### Selected passage

Sports minister Vincenzo Spadafora, pictured, has said a decision will be made “in the coming days” on whether the country’s football clubs can return to training amid the coronavirus pandemic. The outbreak hit their nation harder and earlier than elsewhere in Europe – with the 25,085 death toll second only to the US – but the 20 Serie A clubs voted unanimously on Tuesday to complete the Italian league season. The plan for a campaign in which Juventus top the table by a point from Lazio with 12 games remaining is for small group training to begin on 4 May, and matches – behind closed doors – to start around four weeks later.


The French league’s administrative council unanimously voted on 10 April to consider resuming on 17 June and concluding the games by 25 July. In that hypothetical scenario, next season would start on 22 August. However, with the country remaining on full lockdown, doubts have been cast on this timescale, not least by the French players’ union UNFP. It stated that 75 per cent of its membership fear getting injured if the league resumes with a packed schedule, and are worried about the virus spreading. “A return to competition seems difficult to envisage at this stage,” the UNFP said in a statement. “However, if in the days ahead all the doubts can be removed to allow a resumption in the best conditions, the UNFP obviously won’t oppose this.” Leaders Paris Saint-Germain and mid-table Strasbourg have 11 games to play while the rest of the league have ten.


The Dutch federation is looking at ways to call the season on current standings. It follows Uefa softening its stance this week over the possibility of member associations being denied entry to the Champions League and Europa League in the event of ending their seasons unilaterally. Uefa has said it will consider “special cases” and the Dutch FA considers it comes into this bracket after large scale gatherings were banned in Holland until 1 September.

The Dutch football federation published a statement saying it planned to end the 2019-20 season and would consult with Uefa. The Eredivisie said clubs would speak on Friday “about the consequences of the decision.” When the league was suspended, Ajax topped the standings ahead of AZ Alkmaar on goal difference, with both set to advance to the Champions League qualifying rounds.


The Belgian Pro League were the first on the continent to declare their season, announcing the decision three weeks ago. They initially received strenuous pushback from Uefa, but it is now expected that its proposal to name Club Brugge as champions will be accepted following today’s meeting of Uefa’s executive committee.


With the country one of the least severely affected – to date, 121 deaths have been recorded – the Super League is hopeful of resuming to complete the play-off split stage of the season for title and relegation in June, predicated on teams return to training in May. The intention is to complete the campaign in July. Panathinaikos – fourth and 22 points behind leaders Olympiakos when the shutdown came in mid-March – initially pushed for cancelling the season, but Uefa’s directive about playing out leagues saw this taken off the table.

######

* [Your objective]: Please rewrite the football passage starting with "The Dutch federation" and going on through "League qualifying rounds.", swapping every "Uefa" for "UEFA".

### Supplied information

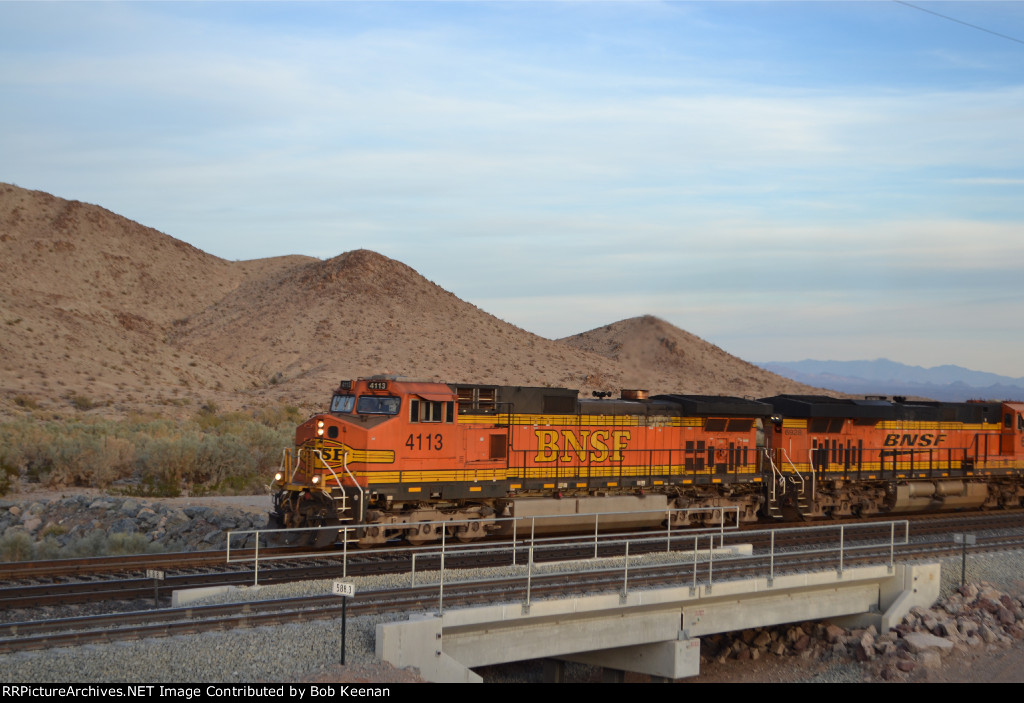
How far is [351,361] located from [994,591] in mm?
58923

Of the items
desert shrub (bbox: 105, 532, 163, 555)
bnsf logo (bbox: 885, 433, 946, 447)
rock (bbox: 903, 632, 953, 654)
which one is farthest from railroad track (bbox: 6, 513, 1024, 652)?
bnsf logo (bbox: 885, 433, 946, 447)

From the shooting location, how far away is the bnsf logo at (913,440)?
29453mm

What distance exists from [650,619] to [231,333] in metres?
73.7

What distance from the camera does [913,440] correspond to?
3008 centimetres

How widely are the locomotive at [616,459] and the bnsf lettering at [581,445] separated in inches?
1.2

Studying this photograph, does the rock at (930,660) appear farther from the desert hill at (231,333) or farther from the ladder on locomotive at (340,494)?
the desert hill at (231,333)

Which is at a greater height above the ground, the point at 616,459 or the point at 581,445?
the point at 581,445

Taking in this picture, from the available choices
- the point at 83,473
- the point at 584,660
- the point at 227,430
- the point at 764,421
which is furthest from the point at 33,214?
the point at 584,660

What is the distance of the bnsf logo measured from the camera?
2945 cm

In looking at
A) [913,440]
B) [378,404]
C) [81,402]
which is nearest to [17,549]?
[378,404]

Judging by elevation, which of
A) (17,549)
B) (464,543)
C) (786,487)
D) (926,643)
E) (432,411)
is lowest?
(926,643)

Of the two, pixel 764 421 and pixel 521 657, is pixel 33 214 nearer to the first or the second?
pixel 764 421

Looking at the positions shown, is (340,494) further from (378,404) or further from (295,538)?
(378,404)
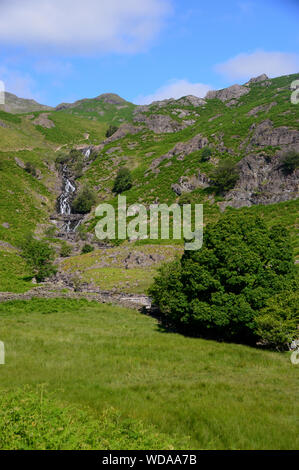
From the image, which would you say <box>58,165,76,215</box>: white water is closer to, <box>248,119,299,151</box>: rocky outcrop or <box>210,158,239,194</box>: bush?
<box>210,158,239,194</box>: bush

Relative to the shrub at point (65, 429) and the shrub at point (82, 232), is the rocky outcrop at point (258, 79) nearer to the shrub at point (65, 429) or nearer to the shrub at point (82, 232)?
the shrub at point (82, 232)

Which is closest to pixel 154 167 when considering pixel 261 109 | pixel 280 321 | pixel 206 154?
pixel 206 154

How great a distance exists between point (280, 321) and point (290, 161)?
71193 millimetres

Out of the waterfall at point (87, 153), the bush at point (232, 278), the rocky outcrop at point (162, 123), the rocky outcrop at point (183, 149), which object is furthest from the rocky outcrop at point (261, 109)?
the bush at point (232, 278)

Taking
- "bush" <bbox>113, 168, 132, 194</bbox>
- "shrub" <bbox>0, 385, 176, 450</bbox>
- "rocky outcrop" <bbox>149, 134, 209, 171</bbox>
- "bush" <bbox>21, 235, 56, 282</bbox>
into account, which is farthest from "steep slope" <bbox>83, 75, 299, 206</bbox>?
"shrub" <bbox>0, 385, 176, 450</bbox>

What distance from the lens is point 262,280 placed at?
2408 centimetres

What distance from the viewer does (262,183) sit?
284 feet

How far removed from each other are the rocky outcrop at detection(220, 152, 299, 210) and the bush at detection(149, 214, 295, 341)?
58231 mm

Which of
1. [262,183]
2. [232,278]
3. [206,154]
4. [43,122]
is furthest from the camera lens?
[43,122]

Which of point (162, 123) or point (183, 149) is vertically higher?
point (162, 123)

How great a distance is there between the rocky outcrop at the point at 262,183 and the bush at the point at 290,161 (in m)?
1.20

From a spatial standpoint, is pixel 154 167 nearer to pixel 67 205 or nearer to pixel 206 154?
pixel 206 154

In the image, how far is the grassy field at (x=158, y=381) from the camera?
9.23 metres
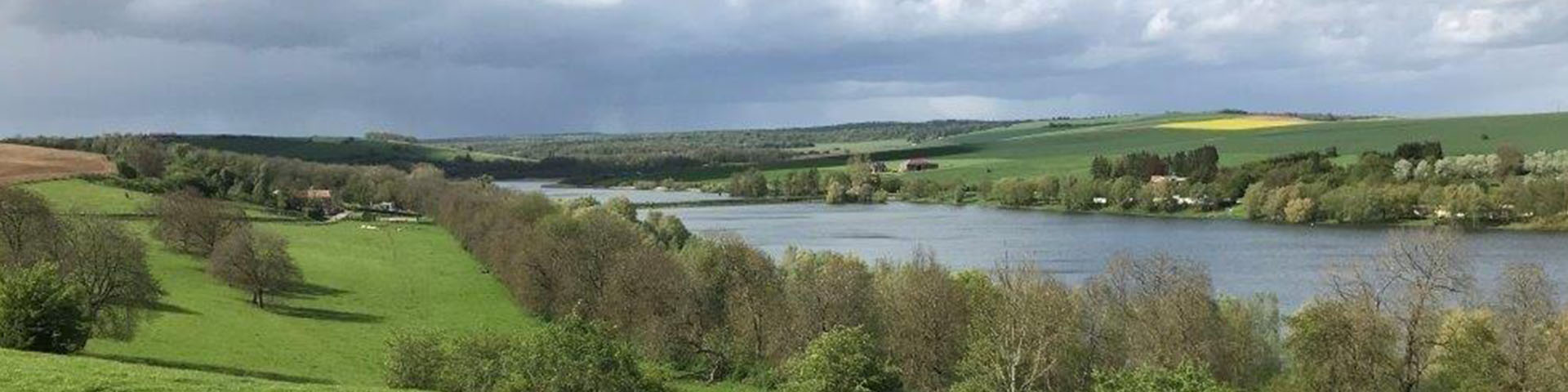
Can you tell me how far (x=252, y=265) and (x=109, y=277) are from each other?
15113 mm

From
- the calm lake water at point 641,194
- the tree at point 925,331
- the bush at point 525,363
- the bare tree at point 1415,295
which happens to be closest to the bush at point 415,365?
the bush at point 525,363

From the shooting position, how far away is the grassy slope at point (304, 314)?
2584cm

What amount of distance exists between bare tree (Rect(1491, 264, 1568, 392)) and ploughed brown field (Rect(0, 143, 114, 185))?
80.4 metres

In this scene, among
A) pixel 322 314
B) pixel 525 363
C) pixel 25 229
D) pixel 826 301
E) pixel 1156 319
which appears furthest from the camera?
pixel 322 314

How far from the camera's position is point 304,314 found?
52.8 metres

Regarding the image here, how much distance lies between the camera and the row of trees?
3058 centimetres

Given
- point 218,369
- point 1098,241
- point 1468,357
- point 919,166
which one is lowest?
point 1098,241

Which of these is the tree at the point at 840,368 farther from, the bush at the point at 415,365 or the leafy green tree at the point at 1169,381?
the bush at the point at 415,365

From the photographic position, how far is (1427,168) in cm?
12269

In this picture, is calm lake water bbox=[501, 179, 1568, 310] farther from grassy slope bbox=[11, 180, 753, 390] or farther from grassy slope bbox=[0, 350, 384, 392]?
grassy slope bbox=[0, 350, 384, 392]

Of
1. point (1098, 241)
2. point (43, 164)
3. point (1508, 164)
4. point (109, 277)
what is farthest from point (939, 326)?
point (1508, 164)

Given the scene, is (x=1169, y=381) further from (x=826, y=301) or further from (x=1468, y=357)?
(x=826, y=301)

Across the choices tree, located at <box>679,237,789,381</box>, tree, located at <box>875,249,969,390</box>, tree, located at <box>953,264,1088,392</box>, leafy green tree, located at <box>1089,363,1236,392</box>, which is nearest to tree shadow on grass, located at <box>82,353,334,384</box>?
tree, located at <box>679,237,789,381</box>

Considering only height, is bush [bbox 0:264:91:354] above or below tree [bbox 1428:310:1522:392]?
above
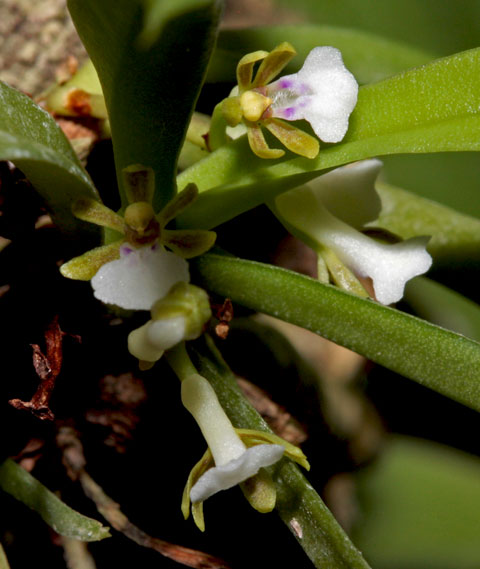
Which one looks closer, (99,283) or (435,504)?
(99,283)

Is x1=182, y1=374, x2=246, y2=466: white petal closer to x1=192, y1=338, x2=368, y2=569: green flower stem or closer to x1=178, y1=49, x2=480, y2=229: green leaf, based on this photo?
x1=192, y1=338, x2=368, y2=569: green flower stem

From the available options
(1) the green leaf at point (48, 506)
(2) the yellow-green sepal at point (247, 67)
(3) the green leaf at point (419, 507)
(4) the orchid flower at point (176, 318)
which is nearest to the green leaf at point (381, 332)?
(4) the orchid flower at point (176, 318)

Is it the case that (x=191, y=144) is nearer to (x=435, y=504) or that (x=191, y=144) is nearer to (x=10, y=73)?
(x=10, y=73)

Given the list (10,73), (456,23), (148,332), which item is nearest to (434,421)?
(148,332)

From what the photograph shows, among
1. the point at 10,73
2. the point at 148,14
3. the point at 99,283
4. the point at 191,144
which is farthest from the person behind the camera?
the point at 10,73

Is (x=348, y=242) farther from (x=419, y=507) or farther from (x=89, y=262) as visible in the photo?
(x=419, y=507)

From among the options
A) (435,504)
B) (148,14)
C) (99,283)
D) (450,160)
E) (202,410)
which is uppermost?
(148,14)

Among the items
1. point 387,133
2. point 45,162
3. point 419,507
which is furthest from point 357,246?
point 419,507
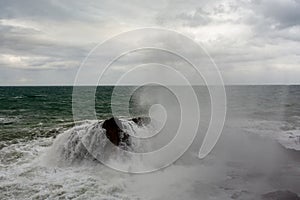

######

* [Result below]:
The Dutch federation is looking at ways to call the season on current standings. It follows UEFA softening its stance this week over the possibility of member associations being denied entry to the Champions League and Europa League in the event of ending their seasons unilaterally. UEFA has said it will consider “special cases” and the Dutch FA considers it comes into this bracket after large scale gatherings were banned in Holland until 1 September.

The Dutch football federation published a statement saying it planned to end the 2019-20 season and would consult with UEFA. The Eredivisie said clubs would speak on Friday “about the consequences of the decision.” When the league was suspended, Ajax topped the standings ahead of AZ Alkmaar on goal difference, with both set to advance to the Champions League qualifying rounds.